Aircraft Wing With Vortex Generation - 
United States Patent # 3,831,885

    This is Figure 1 from the above patent.  It is a perspective view of the aircraft at rest, with all the directional control airfoils and vortex generating and control airfoils in their neutral positions.
    ABSTRACT:  Tailless airplanes, such as declared in U.S. Patent No. 3,438,597 as a stall occurs or is about to occur, may be flown at very high angles of attack to generate favorable spanwise vortex flows which augment the swept wing profiles creating resultant wing profiles having better lift characteristics, i.e., the vortexes created are lift generating.  However, the aircraft is then uncomfortable to be in during such flights at very high angles of attack.  Therefore, to achieve the benefits of this lift generating vortex flow, without maneuvering such aircraft into a very high angle of attack, the swept wing is equipped with airfoil structures and accessories which are extended beyond the cruising speed contour of the swept wing at lower speeds to create spanwise vortex air flows which selectably enlarge the effective overall airfoil contours as sensed by the passing major air flows.  Sustaining aerodynamic lift forces are thereby created at angles of attack well beyond the stall angles of the cruising airfoil contour and, by timely use of such airfoil structures, the vortex air flows are created soon enough for lift generating, so stable flight conditions may be created without so extensively altering the pitch of the landing and/or slow flying tailless aircraft.

by Witold A. Kasper

    The wingtip rudders are the second roll control system which also have the dual function of yaw control.  In order to balance out the aerodynamic force on the deflected rudder, an aerodynamic balance forward of the hinge line is provided. (Fig. III-8)
    This aerodynamic balance moves over the wingtip when the rudder is deflected, acting as a spoiler on the wingtip and also adding to the drag.  The spoiler action decreases the lift on the wing.  Consequently the lift differential on the wing produces a rolling moment in the direction of the actuated rudder.  Additionally, because the endplates and rudders are inclined outboard, when the rudder is actuated, its inclination produces an additional downward force helping the roll.  Actually, the turn can be made with the rudder alone, without the need of aileron to "coordinate" it.  The figure below shows this concept from a top view.
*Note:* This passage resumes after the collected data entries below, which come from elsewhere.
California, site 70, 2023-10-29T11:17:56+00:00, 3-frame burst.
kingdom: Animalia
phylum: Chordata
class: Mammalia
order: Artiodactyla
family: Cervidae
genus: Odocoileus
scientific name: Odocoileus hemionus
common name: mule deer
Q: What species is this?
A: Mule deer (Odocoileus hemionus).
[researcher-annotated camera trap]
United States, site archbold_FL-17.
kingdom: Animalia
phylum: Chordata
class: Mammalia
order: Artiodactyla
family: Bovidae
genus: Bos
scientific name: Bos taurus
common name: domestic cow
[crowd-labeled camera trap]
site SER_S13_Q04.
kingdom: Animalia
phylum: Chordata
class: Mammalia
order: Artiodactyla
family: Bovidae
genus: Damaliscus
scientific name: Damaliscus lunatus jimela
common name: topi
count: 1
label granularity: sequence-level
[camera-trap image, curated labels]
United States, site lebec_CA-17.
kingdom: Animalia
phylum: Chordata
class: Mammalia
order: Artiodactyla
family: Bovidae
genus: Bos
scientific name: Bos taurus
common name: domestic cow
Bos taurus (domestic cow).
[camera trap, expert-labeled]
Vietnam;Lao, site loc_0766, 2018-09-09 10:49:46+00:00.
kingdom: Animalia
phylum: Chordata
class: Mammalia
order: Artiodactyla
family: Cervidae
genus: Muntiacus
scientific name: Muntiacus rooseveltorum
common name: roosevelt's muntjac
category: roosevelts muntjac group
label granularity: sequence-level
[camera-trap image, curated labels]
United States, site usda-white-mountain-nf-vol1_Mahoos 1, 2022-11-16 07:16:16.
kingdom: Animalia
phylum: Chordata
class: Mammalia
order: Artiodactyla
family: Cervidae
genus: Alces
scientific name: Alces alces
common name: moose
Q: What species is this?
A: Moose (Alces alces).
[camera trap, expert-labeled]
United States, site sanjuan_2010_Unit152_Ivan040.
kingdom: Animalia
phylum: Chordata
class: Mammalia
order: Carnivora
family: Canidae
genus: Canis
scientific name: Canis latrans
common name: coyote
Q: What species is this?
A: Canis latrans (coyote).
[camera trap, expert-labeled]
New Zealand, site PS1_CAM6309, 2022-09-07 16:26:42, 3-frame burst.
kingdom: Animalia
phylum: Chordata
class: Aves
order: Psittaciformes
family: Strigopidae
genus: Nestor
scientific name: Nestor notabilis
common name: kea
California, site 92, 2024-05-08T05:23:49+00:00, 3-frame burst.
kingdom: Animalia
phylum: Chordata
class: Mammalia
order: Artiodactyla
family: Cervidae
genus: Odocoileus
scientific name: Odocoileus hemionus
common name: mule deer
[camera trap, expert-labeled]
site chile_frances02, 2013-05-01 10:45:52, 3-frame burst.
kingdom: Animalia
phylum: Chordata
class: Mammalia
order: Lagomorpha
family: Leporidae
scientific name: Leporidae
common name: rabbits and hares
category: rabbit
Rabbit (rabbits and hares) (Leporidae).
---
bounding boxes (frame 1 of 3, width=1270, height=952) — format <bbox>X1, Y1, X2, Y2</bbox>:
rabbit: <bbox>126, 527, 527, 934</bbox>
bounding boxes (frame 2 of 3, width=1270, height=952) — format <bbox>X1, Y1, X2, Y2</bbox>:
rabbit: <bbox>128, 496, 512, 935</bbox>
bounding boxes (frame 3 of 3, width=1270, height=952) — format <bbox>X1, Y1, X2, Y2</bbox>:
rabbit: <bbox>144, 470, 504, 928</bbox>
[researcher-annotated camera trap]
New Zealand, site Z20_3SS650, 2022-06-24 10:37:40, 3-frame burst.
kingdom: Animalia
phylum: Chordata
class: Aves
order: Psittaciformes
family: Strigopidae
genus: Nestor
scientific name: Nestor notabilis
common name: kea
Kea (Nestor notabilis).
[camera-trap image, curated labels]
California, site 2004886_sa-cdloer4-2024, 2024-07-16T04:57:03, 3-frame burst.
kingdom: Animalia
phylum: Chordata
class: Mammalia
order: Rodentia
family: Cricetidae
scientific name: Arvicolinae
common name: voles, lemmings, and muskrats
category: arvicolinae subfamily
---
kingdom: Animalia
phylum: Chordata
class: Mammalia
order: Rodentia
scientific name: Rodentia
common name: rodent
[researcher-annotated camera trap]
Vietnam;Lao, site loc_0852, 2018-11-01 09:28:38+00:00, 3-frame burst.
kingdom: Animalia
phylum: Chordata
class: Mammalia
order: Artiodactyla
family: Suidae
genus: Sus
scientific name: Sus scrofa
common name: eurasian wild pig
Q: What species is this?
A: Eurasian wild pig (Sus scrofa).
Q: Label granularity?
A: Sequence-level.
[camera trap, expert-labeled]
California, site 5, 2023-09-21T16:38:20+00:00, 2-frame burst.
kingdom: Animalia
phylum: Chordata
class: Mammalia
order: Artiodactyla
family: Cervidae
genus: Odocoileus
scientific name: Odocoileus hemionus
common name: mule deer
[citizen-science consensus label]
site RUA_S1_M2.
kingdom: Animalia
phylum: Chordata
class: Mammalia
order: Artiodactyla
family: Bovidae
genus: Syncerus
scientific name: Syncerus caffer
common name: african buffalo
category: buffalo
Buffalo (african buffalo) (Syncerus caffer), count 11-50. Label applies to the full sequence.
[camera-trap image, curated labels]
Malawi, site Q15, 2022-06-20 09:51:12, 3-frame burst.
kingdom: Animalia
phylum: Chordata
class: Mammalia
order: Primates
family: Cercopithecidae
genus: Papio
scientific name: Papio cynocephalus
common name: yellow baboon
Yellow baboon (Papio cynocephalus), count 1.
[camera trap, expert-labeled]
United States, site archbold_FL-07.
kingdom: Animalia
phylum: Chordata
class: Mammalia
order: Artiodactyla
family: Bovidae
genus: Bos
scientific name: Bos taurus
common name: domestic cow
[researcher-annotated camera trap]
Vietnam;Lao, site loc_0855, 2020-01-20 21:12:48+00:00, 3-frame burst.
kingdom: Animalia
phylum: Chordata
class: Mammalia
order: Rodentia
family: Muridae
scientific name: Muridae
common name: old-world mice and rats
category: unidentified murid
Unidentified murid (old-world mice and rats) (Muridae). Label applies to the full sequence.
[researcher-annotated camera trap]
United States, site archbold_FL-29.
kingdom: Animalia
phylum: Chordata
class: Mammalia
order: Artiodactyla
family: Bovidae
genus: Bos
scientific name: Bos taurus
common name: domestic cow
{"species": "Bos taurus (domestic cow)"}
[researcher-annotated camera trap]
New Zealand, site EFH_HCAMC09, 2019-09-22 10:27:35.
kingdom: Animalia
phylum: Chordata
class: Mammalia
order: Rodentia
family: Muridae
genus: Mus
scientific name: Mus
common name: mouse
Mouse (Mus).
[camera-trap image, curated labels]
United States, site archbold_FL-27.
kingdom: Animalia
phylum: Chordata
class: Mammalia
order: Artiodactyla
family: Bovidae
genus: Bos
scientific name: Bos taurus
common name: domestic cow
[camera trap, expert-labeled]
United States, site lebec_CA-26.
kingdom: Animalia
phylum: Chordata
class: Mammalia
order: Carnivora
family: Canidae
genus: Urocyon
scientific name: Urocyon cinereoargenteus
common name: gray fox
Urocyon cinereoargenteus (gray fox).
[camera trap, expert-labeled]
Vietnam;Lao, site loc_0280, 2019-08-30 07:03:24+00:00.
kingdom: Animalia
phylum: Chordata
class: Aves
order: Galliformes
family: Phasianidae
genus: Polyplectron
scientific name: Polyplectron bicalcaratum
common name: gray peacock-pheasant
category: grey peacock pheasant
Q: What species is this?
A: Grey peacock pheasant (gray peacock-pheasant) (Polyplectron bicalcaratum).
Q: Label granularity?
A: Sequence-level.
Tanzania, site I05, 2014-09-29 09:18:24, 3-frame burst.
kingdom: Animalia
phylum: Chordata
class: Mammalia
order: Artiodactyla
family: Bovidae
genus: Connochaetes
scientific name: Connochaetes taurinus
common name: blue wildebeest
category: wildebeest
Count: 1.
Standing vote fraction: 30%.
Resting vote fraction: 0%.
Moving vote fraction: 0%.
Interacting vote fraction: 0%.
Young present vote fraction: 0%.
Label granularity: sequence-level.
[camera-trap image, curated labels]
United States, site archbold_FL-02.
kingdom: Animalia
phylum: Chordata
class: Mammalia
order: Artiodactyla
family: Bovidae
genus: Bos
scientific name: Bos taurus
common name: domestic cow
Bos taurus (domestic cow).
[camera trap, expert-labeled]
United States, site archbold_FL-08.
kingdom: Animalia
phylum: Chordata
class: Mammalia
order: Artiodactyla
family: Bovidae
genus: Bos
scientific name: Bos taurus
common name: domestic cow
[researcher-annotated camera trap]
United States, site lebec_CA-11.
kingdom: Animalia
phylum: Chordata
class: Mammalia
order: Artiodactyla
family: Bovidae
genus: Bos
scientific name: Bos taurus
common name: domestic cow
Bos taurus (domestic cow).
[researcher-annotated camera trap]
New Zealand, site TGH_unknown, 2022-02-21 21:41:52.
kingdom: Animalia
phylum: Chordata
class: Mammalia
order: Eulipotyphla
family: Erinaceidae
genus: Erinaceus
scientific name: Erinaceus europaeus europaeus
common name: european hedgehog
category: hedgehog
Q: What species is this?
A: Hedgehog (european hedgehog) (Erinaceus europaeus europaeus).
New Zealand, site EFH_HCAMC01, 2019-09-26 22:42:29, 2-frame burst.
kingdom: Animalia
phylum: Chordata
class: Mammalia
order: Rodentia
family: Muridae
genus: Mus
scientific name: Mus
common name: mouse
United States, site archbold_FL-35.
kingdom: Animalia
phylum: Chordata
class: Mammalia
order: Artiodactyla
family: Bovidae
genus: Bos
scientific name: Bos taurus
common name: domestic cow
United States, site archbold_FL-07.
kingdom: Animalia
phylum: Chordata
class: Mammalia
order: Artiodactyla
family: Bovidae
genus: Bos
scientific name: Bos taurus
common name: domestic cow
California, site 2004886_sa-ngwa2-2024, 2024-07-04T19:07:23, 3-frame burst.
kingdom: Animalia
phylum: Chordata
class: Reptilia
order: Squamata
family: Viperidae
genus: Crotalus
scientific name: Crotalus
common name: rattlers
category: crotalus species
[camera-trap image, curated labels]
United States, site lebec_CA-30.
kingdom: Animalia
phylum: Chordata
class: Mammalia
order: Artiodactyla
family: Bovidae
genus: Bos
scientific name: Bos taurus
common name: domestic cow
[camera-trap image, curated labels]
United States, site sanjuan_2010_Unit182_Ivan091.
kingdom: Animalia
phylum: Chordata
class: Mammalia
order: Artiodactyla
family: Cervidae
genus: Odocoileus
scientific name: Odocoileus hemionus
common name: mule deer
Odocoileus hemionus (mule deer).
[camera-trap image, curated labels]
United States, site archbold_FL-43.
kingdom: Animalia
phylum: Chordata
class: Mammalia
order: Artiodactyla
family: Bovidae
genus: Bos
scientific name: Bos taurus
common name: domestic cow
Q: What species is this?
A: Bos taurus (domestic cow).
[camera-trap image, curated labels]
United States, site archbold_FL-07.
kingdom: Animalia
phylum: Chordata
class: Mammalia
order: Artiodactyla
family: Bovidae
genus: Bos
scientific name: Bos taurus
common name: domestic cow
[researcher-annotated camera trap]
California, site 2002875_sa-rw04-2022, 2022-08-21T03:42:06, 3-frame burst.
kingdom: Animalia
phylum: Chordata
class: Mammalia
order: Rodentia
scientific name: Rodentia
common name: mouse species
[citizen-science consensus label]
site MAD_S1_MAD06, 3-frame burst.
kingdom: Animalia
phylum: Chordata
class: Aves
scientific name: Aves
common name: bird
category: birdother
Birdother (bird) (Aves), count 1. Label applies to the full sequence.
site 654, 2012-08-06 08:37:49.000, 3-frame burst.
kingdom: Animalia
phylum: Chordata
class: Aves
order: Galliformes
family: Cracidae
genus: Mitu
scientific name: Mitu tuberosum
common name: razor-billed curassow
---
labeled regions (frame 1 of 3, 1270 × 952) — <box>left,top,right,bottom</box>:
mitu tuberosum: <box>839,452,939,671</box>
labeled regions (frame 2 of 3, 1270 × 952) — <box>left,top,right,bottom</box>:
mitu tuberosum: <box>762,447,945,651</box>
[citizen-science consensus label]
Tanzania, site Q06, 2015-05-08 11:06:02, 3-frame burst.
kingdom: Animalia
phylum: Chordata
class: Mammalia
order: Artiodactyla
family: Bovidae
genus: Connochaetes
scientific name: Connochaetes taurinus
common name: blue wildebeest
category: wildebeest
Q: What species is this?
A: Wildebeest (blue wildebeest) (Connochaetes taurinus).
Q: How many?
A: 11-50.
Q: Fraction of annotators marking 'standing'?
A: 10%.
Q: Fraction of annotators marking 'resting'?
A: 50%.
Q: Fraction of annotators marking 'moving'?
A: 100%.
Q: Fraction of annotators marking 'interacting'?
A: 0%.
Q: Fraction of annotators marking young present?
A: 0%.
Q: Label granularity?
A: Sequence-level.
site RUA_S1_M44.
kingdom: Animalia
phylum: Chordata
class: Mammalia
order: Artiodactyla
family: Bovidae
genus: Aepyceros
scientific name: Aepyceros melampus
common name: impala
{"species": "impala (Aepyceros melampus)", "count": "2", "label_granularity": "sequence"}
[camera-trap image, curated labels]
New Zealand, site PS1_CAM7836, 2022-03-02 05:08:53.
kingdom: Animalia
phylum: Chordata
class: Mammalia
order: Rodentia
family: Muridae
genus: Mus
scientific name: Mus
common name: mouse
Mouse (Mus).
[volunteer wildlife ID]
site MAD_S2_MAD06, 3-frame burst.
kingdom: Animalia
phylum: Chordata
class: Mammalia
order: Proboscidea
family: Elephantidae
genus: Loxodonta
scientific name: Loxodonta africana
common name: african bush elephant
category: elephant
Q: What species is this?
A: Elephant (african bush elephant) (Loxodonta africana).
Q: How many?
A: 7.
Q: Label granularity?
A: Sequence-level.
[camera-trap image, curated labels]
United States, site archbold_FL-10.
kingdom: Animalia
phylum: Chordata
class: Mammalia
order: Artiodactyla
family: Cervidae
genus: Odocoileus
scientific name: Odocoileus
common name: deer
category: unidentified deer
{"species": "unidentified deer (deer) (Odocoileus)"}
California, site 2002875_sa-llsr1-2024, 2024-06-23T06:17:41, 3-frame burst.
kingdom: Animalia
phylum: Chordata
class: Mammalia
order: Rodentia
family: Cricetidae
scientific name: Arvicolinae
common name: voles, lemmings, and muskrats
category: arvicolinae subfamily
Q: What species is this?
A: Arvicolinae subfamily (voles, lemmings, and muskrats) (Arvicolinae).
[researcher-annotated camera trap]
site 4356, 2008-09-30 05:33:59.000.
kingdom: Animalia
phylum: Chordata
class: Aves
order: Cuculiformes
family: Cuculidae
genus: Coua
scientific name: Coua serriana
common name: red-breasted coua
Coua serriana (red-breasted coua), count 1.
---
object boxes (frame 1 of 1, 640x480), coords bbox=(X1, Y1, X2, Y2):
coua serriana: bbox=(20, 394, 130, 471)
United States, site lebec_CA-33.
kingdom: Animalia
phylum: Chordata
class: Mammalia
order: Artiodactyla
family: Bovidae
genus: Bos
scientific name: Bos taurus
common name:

    Kasper wrote:  "The shape of the wing has to be rectangular, not tapered.  The reason is that pitch control is affected by changing the spanwise lift distribution.  We must have lift at that part of the wing where the elevators are located.  The wingtip stabilizers help to obtain an ellipitical lift distribution.  When the elevators are moved up or down, this ellipitcal lift distribution changes to a more or less triangular one, causing a considerable shift of the center of pressure inboard or outboard and, due to sweepback, forward or rearward." 
    The figures at the left show, from top to bottom, normal horizontal flight, nose down flight, nose up flight and, rolling flight.  Kasper used the bird symbology, since he felt his aircraft were as close as any yet designed to simulate controlled flight like the birds.  He had extensively studied birds and insects throughout his life trying to find why they flew so well and man's inventions did not. 
   Again, Kasper wrote:  "The concepts that I have presented are facts, not theories only, proven by flying and testing Flying Wings of my own design.  My research also serves to explain why earlier designs of flying wings and tailless airplanes by others, both in this country and Europe, were failures and based on wrong assumptions.  I hope my fellow airplane and glider designers are open-minded enough to accept what I have offered as a contribution to their search for a safer and better air vehicle.  Let us fly like a BIRD!"